Un blog nel pallone
I rosanero sono nel loro miglior momento storico. Una finale di Coppa Italia e piazzamenti di prestigio nell'era Zamparini. I ducali di Ghirardi, non solo per la maglia diversa, non sono ancora ai livelli di quelli di Tanzi, ma sognano l'Europa.

Settima parte della nostra carrellata retrospettiva. Analizzando l'ultracentenaria storia del calcio palermitano ci si rende conto che questo è il miglior Palermo di sempre. Il Parma "new style" di Ghirardi, al quarto anno in A, sogna una qualificazione a una coppa europea.

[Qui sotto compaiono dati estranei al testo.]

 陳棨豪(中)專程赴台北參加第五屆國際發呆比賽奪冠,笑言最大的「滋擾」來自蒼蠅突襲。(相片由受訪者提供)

Palermo - Con Zamparini si è consolidato ai massimi livelli
Non c'è dubbio: il Palermo di Zamparini, anche se ancora all'asciutto di trofei - una finale di Coppa Italia e tre prestigiosi quinti posti - è il migliore della storia. Il club siciliano, negli ultimi dieci anni, vale a dire dal 2002 in avanti, cioè da quando è stato acquistato dall'imprenditore friulano, ha compiuto passi da gigante, consolidando la sua posizione di outsider in Italia e in Europa.
Nel 2004 è salito in A e non è mai retrocesso. Quello che sta per iniziare sarà il nono torneo consecutivo nella massima categoria, mentre il primato di "longevità" era di quattro campionati (negli anni 40). E non vanno nemmeno trascurati i quattro nazionali al Mondiale 2006, oltre allo Scudetto Primavera della stagione 2008-09, quando sulla panchina dei baby rosanero sedeva Rosario Pergolizzi.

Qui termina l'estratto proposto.